嬉皮笑脸的表情从我脸上消失了,取代的是一种更加乖顺的、我听你的的低眉。
“好……那我先回家了。”
……
回了别墅。
十二月下旬的京州,晚上的气温已经降到了零度以下。别墅的暖气开得足足的,每一间房间都暖烘烘的。
妈妈给我准备了各种补身体的东西。
厨房的料理台上摆着一排棕色的药瓶,瓶身上贴着手写的标签,标签上的字是妈妈的笔迹。
晨起服一丸饭后半小时睡前温水送服。
药材的种类我说不上名字,闻起来有一股浓厚的中药味,混着一些甜腻的蜜制辅料。
我按照瓶子上的标签,早中晚各吃了规定的剂量。
效果在第一天晚上就显现了。
躺在床上准备睡觉的时候,双肾的位置开始发热。
不是普通的体温上升,是一种从腰眼的深处往外渗的、持续的、火热热的暖流。
暖流从腰部往下蔓延,灌进了小腹,灌进了裤裆里那根平时软趴趴的面条。
鸡巴在被窝里微微跳了一下。
虽然被神力强化后的效果已经消退了,回到了十二厘米的原始状态,可这些药材带来的火热感让它在半夜里硬了好几次。
我翻了个身。
隔壁就是妈妈的卧室。
一面墙。大概二十公分厚的隔音墙。
我的床头靠着这面墙。妈妈的床头也靠着这面墙的另一侧。
如果我把耳朵贴在墙面上,大概能听到隔壁的动静。
我把头从枕头上抬了一下,看了一眼床头那面白色的墙壁。
放下了。
没去。
妈妈说了过两天要你好看。
那就等她来找我。
第二天。第三天。第四天。
药继续吃着。双肾每天晚上都火热热的。

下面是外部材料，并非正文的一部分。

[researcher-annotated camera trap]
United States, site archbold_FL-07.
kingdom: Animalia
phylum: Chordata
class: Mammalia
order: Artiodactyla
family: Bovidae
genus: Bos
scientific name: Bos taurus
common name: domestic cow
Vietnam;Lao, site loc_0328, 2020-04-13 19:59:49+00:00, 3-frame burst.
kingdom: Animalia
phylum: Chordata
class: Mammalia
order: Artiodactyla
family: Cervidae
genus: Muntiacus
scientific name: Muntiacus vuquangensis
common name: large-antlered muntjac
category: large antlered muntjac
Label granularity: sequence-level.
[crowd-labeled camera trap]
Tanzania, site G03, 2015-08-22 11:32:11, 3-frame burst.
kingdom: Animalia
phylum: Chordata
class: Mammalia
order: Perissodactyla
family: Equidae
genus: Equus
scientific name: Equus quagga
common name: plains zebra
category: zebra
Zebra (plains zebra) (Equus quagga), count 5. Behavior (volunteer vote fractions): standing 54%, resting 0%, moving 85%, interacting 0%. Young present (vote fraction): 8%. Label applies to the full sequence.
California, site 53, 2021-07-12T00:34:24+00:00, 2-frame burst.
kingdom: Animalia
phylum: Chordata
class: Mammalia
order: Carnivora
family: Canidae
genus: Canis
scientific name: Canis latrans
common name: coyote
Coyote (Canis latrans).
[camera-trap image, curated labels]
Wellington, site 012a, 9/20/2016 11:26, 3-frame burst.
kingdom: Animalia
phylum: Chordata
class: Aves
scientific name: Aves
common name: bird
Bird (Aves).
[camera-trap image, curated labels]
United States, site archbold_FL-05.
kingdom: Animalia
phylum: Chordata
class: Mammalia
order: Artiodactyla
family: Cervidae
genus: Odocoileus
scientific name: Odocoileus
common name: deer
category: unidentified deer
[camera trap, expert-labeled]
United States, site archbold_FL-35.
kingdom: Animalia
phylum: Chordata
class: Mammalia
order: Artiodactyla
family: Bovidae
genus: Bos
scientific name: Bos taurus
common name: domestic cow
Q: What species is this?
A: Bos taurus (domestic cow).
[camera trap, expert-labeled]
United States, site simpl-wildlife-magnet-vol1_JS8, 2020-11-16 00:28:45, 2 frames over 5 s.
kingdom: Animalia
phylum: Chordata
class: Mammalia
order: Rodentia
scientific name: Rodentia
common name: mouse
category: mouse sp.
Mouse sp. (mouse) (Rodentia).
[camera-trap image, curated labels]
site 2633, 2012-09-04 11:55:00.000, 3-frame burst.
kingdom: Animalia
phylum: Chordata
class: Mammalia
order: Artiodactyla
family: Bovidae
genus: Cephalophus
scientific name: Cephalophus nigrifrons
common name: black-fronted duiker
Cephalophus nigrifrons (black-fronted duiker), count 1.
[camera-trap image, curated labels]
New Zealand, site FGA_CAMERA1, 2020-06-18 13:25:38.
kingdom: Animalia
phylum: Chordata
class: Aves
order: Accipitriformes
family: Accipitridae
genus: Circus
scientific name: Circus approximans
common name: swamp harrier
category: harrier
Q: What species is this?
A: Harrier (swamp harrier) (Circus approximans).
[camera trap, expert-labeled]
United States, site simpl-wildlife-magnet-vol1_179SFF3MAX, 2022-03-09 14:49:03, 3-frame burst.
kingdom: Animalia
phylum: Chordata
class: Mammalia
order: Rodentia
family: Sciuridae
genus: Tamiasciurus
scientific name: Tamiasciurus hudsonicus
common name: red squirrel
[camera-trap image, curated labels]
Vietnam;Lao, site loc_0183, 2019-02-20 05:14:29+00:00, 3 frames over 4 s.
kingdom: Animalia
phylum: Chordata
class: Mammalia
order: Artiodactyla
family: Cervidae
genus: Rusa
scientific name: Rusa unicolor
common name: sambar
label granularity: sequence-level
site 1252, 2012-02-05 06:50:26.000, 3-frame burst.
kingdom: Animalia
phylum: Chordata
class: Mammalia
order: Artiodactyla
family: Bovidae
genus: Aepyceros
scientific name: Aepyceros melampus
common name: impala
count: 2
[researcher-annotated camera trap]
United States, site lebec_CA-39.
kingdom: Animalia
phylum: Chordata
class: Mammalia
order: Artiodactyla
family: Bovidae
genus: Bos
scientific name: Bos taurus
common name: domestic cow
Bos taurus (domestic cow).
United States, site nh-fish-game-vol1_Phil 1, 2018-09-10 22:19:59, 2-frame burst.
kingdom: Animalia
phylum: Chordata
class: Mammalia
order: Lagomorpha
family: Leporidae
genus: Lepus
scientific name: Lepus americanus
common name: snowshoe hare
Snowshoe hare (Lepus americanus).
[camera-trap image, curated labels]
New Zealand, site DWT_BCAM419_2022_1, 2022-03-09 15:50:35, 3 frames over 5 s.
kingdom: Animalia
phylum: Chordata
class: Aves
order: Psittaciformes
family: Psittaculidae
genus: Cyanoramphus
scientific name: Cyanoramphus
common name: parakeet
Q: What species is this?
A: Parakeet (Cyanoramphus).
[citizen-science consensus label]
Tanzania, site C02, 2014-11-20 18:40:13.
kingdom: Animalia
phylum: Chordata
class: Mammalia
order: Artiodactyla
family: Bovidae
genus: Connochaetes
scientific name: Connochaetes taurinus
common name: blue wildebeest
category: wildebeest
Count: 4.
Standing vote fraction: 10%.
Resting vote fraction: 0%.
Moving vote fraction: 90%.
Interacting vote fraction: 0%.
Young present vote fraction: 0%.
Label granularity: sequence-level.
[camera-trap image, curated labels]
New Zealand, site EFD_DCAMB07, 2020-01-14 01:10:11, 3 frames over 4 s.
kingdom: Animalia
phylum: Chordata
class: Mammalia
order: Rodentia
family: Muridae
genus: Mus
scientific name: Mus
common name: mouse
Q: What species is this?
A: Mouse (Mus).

鸡巴每天晚上都会在被窝里硬上几次。
可我一直待在自己的房间里。
白天看看手机、翻翻杂志、在别墅的院子里走两圈、看看京州十二月灰蒙蒙的天空。
晚上吃完药之后躺在床上,听着暖气管道里热水流动的咕噜声,和隔壁墙面另一侧偶尔传来的极其细微的动静。
翻身的声音。
拖鞋碰触地面的声音。
偶尔,一声极轻的咳嗽。
我听着这些声音,裤裆里的鸡巴硬着,双肾火热热的,可我翻了个身背对着那面墙,把被子拉到了下巴的位置。
她说了过两天。
已经过了四天了。五天。六天。
她也一直待在隔壁。
偶尔在别墅里碰面——早上在厨房拿药瓶的时候、下午在客厅路过的时候——她穿着居家的丝质睡袍,乌黑的长发披散在肩头,脸上没化妆,可白玉般的肌肤在别墅暖气的滋润下泛着温润的光泽。
脚上蹬着一双灰色的居家高跟拖鞋,鞋跟大约五公分,踩在别墅深色实木地板上发出沉闷厚实的轻响。